In contrast, the role of intertemporal substitution has been largely under researched as most studies cannot effectively differentiate its effect from that of risk aversion. Often this is because many models are based on power utility. Consequently, with the constraint that the elasticity parameter is the inverse of the risk aversion parameter, they cannot vary independently. Moreover, even in models using Epstein and Zin (1989) utility that differentiates the two parameters, a random walk consumption growth process renders Epstein-Zin utility equivalent to power utility [Kocherlakota (1990)].

This paper presents a model that reveals intertemporal substitution as a distinctive and important channel, separate from risk aversion, in generating equity premium, return volatility, and their cyclical variations. The model is able to distinguish the two channels as a result of two critical ingredients. First, the model is based on Epstein-Zin utility that differentiates the two parameters. Second, the model incorporates external habit following Campbell and Cochrane (1999). With habit formation, the agent really cares about surplus consumption, or consumption in excess of habit. Even though consumption growth is a random walk in the model, surplus consumption varies counter-cyclically. Consequently, the model in this paper does not reduce to power utility.

In the model, consumption growth shocks drive the habit process to generate persistent variations in surplus consumption across time. The agent, however, prefers a smooth stream of surplus consumption, and consequently demands compensation for consumption risk. This gives rise to the intertemporal substitution channel, and it is different from the risk aversion channel, in which consumption growth shocks generate variations in surplus consumption across future states, which the agent dislikes and also demands compensation for. Both channels make positive contributions to equity premium.

Moreover, the contributions from both channels are time varying. The model analyses imply an effective elasticity of intertemporal substitution that is much lower than the parameter value and varies pro-cyclically. On the other hand, the effective risk aversion is counter cyclical and much higher than the parameter value. Both of them drive counter-cyclical variations in equity premium. It is thus important to distinguish the effective contributions of the two channels from their respective parameter values.
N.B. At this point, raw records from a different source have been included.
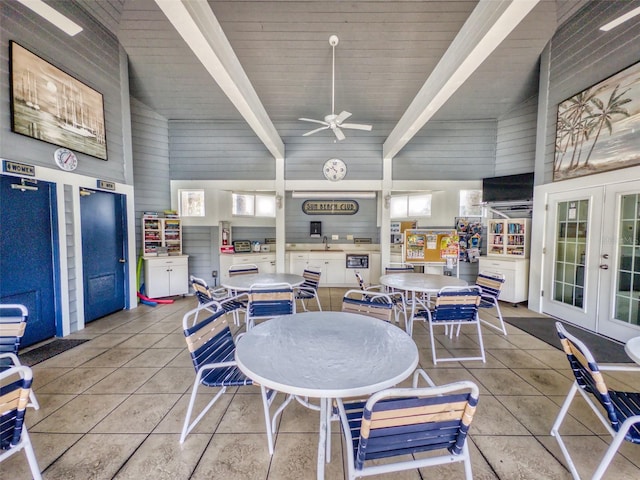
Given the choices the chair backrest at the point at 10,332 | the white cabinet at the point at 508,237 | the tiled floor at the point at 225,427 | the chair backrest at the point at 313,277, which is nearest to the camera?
the tiled floor at the point at 225,427

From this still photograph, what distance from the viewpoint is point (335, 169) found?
19.2 ft

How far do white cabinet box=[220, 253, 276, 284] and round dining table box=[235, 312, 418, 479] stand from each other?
4.13m

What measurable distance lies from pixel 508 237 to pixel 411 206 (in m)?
2.06

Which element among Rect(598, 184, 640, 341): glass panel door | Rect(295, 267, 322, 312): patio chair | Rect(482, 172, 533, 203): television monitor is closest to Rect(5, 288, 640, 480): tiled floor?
Rect(598, 184, 640, 341): glass panel door

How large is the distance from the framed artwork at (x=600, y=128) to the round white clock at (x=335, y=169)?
356cm

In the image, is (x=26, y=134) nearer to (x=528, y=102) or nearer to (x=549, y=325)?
(x=549, y=325)

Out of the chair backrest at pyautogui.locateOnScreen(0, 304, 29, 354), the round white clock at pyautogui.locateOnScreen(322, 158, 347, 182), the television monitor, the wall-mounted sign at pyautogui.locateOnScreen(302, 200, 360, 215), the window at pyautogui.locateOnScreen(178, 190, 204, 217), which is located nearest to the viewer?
the chair backrest at pyautogui.locateOnScreen(0, 304, 29, 354)

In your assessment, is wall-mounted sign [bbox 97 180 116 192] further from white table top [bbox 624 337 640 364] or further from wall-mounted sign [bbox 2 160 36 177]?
white table top [bbox 624 337 640 364]

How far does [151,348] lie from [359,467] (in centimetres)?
294

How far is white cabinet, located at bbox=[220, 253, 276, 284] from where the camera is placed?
5.84m

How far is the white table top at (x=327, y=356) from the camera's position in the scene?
1188 mm

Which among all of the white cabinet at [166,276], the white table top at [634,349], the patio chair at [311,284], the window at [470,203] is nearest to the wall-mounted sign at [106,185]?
the white cabinet at [166,276]

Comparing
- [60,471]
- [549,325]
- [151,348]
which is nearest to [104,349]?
[151,348]

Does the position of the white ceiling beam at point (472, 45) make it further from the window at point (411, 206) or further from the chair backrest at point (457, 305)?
the window at point (411, 206)
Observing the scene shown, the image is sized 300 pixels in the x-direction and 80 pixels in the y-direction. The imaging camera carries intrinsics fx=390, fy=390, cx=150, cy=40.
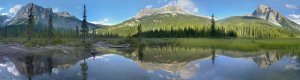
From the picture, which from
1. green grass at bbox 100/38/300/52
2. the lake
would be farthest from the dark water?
green grass at bbox 100/38/300/52

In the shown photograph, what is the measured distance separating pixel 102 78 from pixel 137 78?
2.52 metres

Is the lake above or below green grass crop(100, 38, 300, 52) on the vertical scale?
below

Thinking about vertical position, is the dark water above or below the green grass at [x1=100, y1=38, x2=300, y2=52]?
below

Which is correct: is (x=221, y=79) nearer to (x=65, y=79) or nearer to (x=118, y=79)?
(x=118, y=79)

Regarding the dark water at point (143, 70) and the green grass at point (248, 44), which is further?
the green grass at point (248, 44)

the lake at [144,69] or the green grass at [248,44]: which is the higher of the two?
the green grass at [248,44]

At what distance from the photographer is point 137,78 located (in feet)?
87.0

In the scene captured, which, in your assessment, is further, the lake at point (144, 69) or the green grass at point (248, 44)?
the green grass at point (248, 44)

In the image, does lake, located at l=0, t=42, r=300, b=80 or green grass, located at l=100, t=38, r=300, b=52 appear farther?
green grass, located at l=100, t=38, r=300, b=52

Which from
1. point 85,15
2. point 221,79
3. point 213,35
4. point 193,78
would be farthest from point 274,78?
point 213,35

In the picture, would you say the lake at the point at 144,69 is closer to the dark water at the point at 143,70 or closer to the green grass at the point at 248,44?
the dark water at the point at 143,70

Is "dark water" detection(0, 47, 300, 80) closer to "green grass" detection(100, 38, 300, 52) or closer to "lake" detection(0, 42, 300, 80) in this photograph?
"lake" detection(0, 42, 300, 80)

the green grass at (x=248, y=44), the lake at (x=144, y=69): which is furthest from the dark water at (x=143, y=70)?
the green grass at (x=248, y=44)

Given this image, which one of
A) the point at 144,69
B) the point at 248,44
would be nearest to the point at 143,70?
the point at 144,69
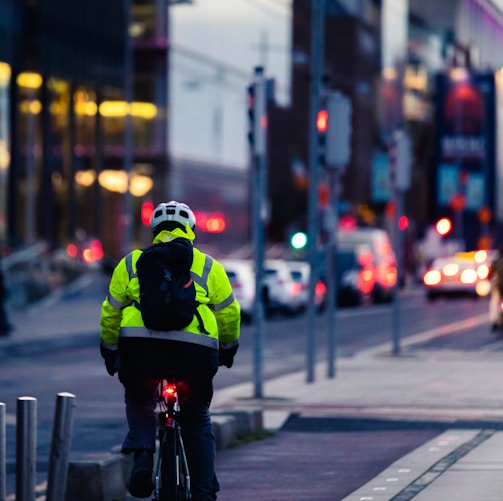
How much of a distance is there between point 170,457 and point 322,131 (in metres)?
11.8

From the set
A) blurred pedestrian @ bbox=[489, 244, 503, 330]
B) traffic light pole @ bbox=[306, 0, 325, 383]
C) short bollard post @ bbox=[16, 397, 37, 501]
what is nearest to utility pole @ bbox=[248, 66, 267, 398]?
traffic light pole @ bbox=[306, 0, 325, 383]

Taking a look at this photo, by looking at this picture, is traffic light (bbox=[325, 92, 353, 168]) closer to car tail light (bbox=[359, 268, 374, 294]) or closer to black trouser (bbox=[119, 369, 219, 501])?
black trouser (bbox=[119, 369, 219, 501])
In accordance with the empirical fact of small volatility in the real risk-free rate, this study, similar to Campbell and Cochrane (1999), devises the model to achieve a constant risk-free rate. This requirement further accentuates the significance of the intertemporal substitution effect. The results indicate that the model’s asset pricing implications are very sensitive to the elasticity parameter, often more so than to the risk aversion parameter. In particular, the market price of risk, and subsequently the Sharpe ratio of the return to the dividend claim, increase with a decreasing elasticity parameter, but remain largely unchanged with respect to variations in the risk aversion parameter. Therefore, to match the large Sharpe ratio of the aggregate stock market, a small elasticity parameter is essential. On the other hand, the beta, or the loading of the return innovations on consumption risk, turns out to decline with an increasing risk aversion parameter, and so do both the average return and the volatility.